|
Hoe een Mediane zenuwblokkade uitvoeren |
meer anesthesie |
Het onderstaande is de letterlijke vertaling van de online versie van de
Merck Manual, professional version.
Lees meer over de Merck Manuals.
Wat is een Mediane zenuwblokkade
Een mediane zenuwblokkade, uitgevoerd bij de pols, verdooft het volaire (m.b.t. de handpalm) oppervlak van de thenar handhelft
(van de duim tot de radiale helft van de ringvinger) en de dorsale (achterkant) oppervlakken van de corresponderende vingertoppen, met uitzondering van de duim.
Een blokkade van de nervus medianus kan worden uitgevoerd met behulp van anatomische herkenningspunten of ultrasonografische geleiding.
Ultrasone geleiding vergroot de kans op een succesvolle blokkade van de perifere zenuw en verkleint de kans op complicaties, maar vereist
apparatuur en getraind personeel.
|
|
Indicaties
- letsel of andere chirurgisch behandelde laesie van het volaire oppervlak van de radiale (laterale) handhelft vanaf de duim tot en met de radiale helft van de ringvinger en inclusief de overeenkomstige dorsale vingertopoppervlakken (uitgezonderd de duim)*
- verwijderen van ringen van de wijsvinger, middelvinger of ringvinger
- pijnbestrijding bij hand- of cijferfracturen
* Om de hele handpalm te verdoven, moet ook een ulnaire zenuwblokkade worden uitgevoerd.
Een zenuwblokkade heeft voordelen boven infiltratie met een lokaal verdovingsmiddel omdat het minder pijn kan veroorzaken (bijvoorbeeld bij palmaire huidreparatie)
en het weefsel niet vervormt.
Contra-indicaties
Absolute contra-indicaties
- voorgeschiedenis van allergie voor het verdovingsmiddel of het toedieningsmiddel (kies een ander verdovingsmiddel)
- afwezigheid van anatomische oriëntatiepunten die nodig zijn om het inbrengen van de naald te begeleiden (bijv. door trauma)
Relatieve contra-indicaties
- infectie op de plaats waar de naald wordt ingebracht: Gebruik procedurele sedatie of andere anesthesie
- coagulopathie*: Indien mogelijk, corrigeren vóór de procedure of een andere vorm van analgesie gebruiken
* Therapeutische antistolling (bijv. voor longembolie) verhoogt het risico op bloedingen bij zenuwblokkades, maar dit moet worden afgewogen tegen het verhoogde risico
op trombose (bijv. beroerte) als de antistolling wordt teruggedraaid.
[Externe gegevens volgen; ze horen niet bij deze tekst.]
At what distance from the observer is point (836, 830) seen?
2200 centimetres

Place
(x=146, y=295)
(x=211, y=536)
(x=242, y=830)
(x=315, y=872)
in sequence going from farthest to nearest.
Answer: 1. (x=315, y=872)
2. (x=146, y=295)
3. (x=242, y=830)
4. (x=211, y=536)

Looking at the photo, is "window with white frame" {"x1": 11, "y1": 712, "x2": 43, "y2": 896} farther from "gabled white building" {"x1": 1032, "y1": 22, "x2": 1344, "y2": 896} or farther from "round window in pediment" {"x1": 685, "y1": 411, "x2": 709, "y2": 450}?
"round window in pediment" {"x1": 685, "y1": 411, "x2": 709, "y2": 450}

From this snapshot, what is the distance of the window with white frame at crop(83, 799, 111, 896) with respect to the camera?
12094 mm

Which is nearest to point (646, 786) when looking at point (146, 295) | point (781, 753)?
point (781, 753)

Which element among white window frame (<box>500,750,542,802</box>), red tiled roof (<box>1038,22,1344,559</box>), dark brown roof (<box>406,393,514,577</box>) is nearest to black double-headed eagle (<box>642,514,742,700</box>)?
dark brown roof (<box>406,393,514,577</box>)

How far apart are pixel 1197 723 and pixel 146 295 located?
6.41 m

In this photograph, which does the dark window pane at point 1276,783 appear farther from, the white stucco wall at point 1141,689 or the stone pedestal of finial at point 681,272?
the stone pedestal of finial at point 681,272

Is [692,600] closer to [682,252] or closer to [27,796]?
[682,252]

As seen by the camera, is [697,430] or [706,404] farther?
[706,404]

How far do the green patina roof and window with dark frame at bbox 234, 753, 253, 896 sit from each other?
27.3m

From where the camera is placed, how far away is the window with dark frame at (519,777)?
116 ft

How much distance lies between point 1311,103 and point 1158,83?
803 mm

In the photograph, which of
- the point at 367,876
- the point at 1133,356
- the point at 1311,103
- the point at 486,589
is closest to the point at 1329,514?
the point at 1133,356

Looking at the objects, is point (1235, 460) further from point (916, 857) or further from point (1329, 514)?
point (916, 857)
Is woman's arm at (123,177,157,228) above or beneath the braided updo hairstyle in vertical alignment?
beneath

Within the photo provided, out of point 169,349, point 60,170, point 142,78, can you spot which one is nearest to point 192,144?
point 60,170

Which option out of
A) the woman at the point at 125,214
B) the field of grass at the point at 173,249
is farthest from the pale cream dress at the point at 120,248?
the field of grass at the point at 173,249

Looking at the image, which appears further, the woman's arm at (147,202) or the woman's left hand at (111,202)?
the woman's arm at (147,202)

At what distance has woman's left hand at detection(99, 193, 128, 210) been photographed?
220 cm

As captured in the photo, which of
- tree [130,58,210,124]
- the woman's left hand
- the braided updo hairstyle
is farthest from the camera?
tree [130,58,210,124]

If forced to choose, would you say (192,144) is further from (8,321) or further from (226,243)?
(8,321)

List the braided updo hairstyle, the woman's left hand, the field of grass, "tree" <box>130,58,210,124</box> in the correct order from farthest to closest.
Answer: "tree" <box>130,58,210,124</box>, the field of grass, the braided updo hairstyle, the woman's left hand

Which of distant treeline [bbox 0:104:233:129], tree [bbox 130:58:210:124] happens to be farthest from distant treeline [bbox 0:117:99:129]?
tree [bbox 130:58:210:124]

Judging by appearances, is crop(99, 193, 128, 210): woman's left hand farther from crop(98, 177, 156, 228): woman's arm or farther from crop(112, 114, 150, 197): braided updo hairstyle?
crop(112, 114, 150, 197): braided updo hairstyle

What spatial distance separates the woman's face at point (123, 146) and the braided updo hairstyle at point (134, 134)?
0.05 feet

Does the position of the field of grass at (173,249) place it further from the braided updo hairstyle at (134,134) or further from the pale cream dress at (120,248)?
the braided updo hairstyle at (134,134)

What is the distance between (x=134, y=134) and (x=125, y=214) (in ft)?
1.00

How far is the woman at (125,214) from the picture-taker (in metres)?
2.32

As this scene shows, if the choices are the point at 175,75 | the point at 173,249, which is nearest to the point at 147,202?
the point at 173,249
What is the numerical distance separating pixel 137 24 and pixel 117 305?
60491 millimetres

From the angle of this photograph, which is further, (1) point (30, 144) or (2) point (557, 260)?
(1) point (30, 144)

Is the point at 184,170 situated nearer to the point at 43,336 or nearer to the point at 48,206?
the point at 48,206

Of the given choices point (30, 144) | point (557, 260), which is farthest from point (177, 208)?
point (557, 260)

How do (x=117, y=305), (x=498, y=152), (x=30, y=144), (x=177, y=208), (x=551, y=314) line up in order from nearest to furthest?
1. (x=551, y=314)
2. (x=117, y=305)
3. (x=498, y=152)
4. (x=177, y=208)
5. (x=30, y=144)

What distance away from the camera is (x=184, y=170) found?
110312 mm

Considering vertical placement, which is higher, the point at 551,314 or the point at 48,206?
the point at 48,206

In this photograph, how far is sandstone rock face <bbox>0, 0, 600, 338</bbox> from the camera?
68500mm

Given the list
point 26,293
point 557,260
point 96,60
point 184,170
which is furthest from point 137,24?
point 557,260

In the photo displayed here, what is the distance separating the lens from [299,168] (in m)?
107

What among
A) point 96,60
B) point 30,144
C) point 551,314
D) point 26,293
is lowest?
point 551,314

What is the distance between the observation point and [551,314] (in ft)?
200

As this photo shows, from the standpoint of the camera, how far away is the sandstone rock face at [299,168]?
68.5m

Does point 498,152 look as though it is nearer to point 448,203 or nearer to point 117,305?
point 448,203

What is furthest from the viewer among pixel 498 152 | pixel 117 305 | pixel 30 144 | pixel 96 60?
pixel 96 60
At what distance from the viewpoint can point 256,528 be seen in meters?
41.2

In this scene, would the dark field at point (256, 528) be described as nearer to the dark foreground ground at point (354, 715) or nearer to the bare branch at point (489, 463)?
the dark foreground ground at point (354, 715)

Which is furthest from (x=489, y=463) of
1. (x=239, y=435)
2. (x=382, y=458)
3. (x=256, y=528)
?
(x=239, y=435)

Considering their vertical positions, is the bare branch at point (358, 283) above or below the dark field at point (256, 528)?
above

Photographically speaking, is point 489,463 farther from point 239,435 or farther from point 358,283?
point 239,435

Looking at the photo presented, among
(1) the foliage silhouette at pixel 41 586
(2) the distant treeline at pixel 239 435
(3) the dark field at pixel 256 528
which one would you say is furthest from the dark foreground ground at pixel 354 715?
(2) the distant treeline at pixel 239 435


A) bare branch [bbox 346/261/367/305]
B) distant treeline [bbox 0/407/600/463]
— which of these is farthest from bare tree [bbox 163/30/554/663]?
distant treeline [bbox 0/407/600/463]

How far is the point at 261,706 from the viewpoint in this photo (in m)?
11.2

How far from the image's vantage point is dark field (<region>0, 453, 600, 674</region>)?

Bespreek elke overwogen terugdraaiing met de arts die de antistolling van de patiënt beheert
en vervolgens met de patiënt.
Complicaties
- bijwerking op het anestheticum of het toedieningsmiddel (bijvoorbeeld allergische reactie op het anestheticum [zeldzaam] of op methylparaben [een conserveermiddel])
- toxiciteit als gevolg van overdosering van het verdovingsmiddel (bijv. toeval, hartritmestoornissen) of sympathicomimetische effecten als gevolg van epinefrine (bij gebruik van een verdovings-epinefrine mengsel)
- intravasculaire injectie van verdovingsmiddel of epinefrine
- hematoom
- neuritis
- verspreiding van infectie, door het passeren van de naald door een geïnfecteerd gebied
De meeste complicaties zijn het gevolg van onnauwkeurige plaatsing van de naald.
Uitrusting
- niet-steriele handschoenen
- barrièrevoorzorgsmaatregelen zoals aangegeven (bijv. gezichtsmasker, veiligheidsbril of gelaatsscherm, pet en schort)
- antiseptische oplossing (bijv. chloorhexidine, povidon-jood, alcohol)
- injecteerbaar lokaal verdovingsmiddel* zoals lidocaïne 2% met epinefrine 1:100.000, of voor anesthesie van langere duur, bupivacaïne 0,5% met epinefrine† 1:200.000
- injectiespuit (bijv. 5 tot 10 ml) en naald (bijv. 25 of 27 gauge, 3,5 cm lang) voor verdovingsinjectie
- voor ultrasonografie: Echografieapparaat met hoogfrequente (bijv. 7,5 MHz of hoger) lineaire array-sonde (transducer); sondeafdekking (bijv. transparant steriel verband, sondeafdekking voor eenmalig gebruik); steriel glijmiddel op waterbasis, verpakking voor eenmalig gebruik (te verkiezen boven een fles echogelgel voor eenmalig gebruik)
* Lokale verdovingsmiddelen worden besproken in Snijwonden.
Maximale dosis lokale verdovingsmiddelen: Lidocaïne zonder epinefrine, 5 mg/kg; lidocaïne met epinefrine, 7 mg/kg; bupivacaïne, 1,5 mg/kg.
Opmerking: Een 1% oplossing (van welke stof dan ook) staat voor 10 mg/mL (1 g/100 ml). Epinefrine veroorzaakt vasoconstrictie, waardoor het anesthetische effect wordt verlengd.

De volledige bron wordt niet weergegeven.